Your children will certainly notice the lack of overall love, care, respect and attention you show teach other. They will certainly notice you to all intents and purposes both leading separate lives with separate bedrooms and such like.

Staying within this is akin to a slow death by 1000 cuts. I feel also for your children being shown such a poor relationship model for them to potentially emulate as adults. This is no legacy to be leaving them.

Franklyfrost · 09/01/2022 17:14

@GoodnightGrandma
Good points, thanks. We’re not married and have kept finances separate which helps.

OP posts:
MintJulia · 09/01/2022 17:14

Growing up in a home where two parents cannot show basic affection and respect for each other is utterly miserable, regardless of how good a front you put on.

My advice would be, don't.

Bussinbussin · 09/01/2022 17:14

Are you reliant on him financially?

You might have decided it's convenient to stay, but what if he ups and leaves, can you make yourself as ready as possible?

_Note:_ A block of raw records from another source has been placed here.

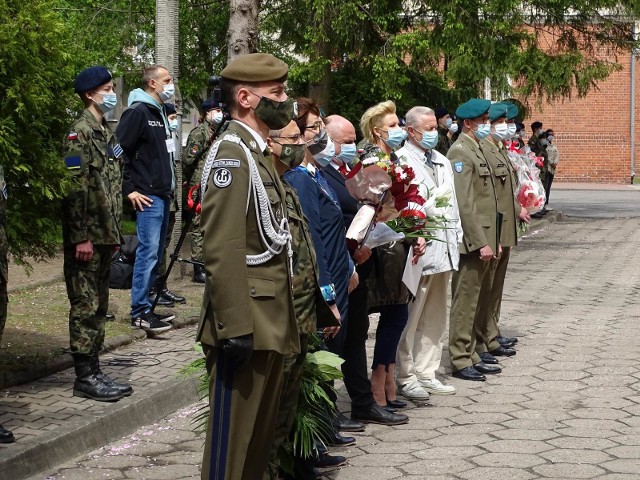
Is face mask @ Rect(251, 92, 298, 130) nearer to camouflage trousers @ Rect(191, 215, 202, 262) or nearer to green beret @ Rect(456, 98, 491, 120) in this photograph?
green beret @ Rect(456, 98, 491, 120)

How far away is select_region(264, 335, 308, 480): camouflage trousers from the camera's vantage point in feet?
16.3

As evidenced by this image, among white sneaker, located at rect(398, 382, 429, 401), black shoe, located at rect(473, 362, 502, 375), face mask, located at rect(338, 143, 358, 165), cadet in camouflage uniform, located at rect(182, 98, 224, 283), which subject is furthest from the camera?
cadet in camouflage uniform, located at rect(182, 98, 224, 283)

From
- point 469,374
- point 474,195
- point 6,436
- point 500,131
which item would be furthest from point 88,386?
point 500,131

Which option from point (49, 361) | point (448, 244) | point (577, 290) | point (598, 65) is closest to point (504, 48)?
point (598, 65)

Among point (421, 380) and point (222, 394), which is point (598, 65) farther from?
point (222, 394)

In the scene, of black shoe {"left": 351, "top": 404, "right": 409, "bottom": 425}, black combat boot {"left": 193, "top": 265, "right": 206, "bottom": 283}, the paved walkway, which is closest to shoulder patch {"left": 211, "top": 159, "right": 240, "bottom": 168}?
the paved walkway

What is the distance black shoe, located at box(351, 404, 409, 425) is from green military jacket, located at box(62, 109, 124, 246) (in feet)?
6.09

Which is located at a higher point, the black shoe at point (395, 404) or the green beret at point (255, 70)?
the green beret at point (255, 70)

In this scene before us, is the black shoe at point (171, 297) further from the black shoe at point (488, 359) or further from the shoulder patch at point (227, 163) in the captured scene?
the shoulder patch at point (227, 163)

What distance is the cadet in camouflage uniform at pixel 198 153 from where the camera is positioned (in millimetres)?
12180

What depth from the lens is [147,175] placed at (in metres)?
9.77

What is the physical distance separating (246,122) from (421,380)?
13.2 ft

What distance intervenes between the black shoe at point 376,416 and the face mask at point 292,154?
2.49 meters

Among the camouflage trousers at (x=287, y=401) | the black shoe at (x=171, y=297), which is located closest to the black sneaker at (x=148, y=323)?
the black shoe at (x=171, y=297)
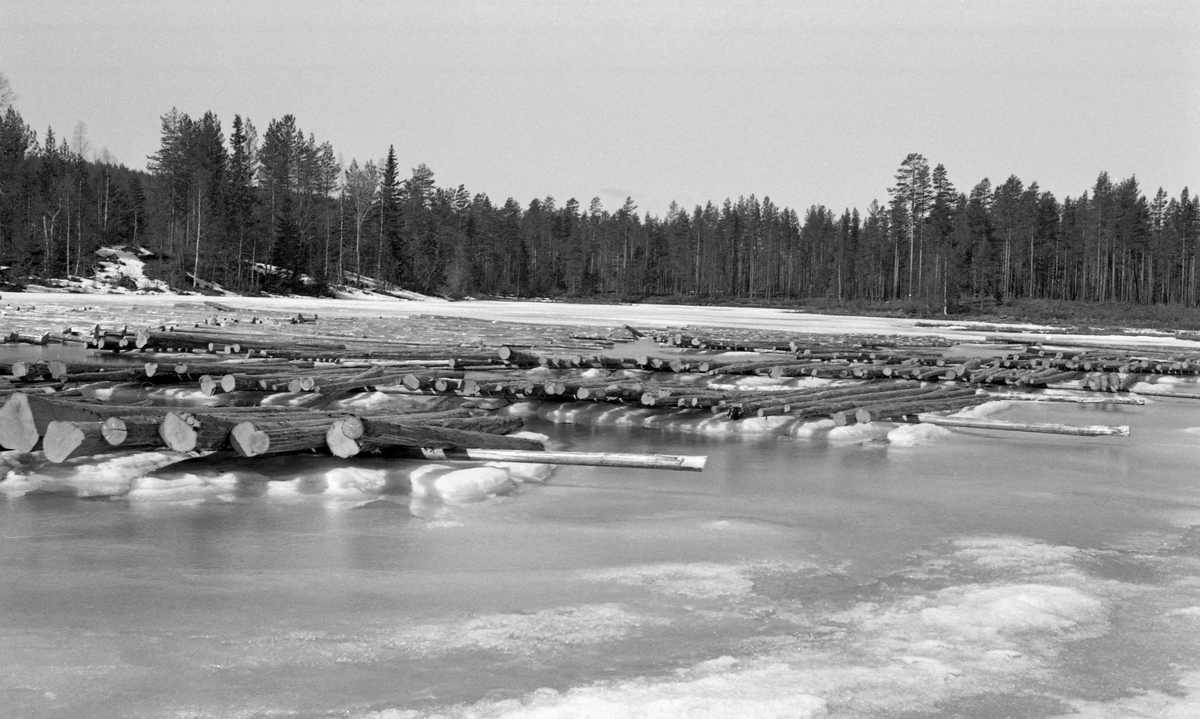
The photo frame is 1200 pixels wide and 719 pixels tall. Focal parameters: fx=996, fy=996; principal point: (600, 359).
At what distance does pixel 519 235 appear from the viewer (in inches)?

Helpiveruinedmyhair · 09/01/2022 17:16

My parents stayed together ‘for the kids’ and for practicality, we noticed, I am now 23 and they’re divorcing it is bitter nasty and very very upsetting, with one parents that I live with constantly talking badly about the other and saying I should hate them. So much worse than if we were kids and you ‘pretend’ to like each other at handover. I am mentally damaged in my own relationships and life, please don’t drag it out any longer than you have to.

GoodnightGrandma · 09/01/2022 17:16

The OP has said they aren’t leaving now.

Franklyfrost · 09/01/2022 17:20

Neither of us wants to leave and I think the whole household would be happier together for the next few years. Once the kids are all settled in secondary school and our careers are stable then I’d like to reassess the situation. Living the rest of my life with no adult to love and be loved by is too sad to commit to right now. But maybe it gets better and this is a compromise others have chosen to make.

I’m not dependant on him financially but it would be tough if he left. I don’t think he’d leave unless he met someone else.

OP posts:
user1363157897422457887532356 · 09/01/2022 17:21

@Franklyfrost

I’m fine with teaching my children knowing that sometimes you stick with it in the short term for a long term goal. I’m hoping we will all have a settled and pleasant home life.
What long term goal would that be? What kind of "happy ending" do you envisage?
noirchatsdeux · 09/01/2022 17:22

@MintJulia Yep, that was my childhood too.

@Franklyfrost You aren't showing your children how to stick to something to obtain a short-term goal, you are showing your children how to live a lie. My mother did that, then expected her children to be grateful for her being a martyr.

@Helpiveruinedmyhair I was 21 when my father finally left for good. My mother did the same, expected myself and my two brothers to hate our father, used us as pawns. That was 32 years ago, she still bad mouths him at every opportunity. I've been low contact with her for over 20 years.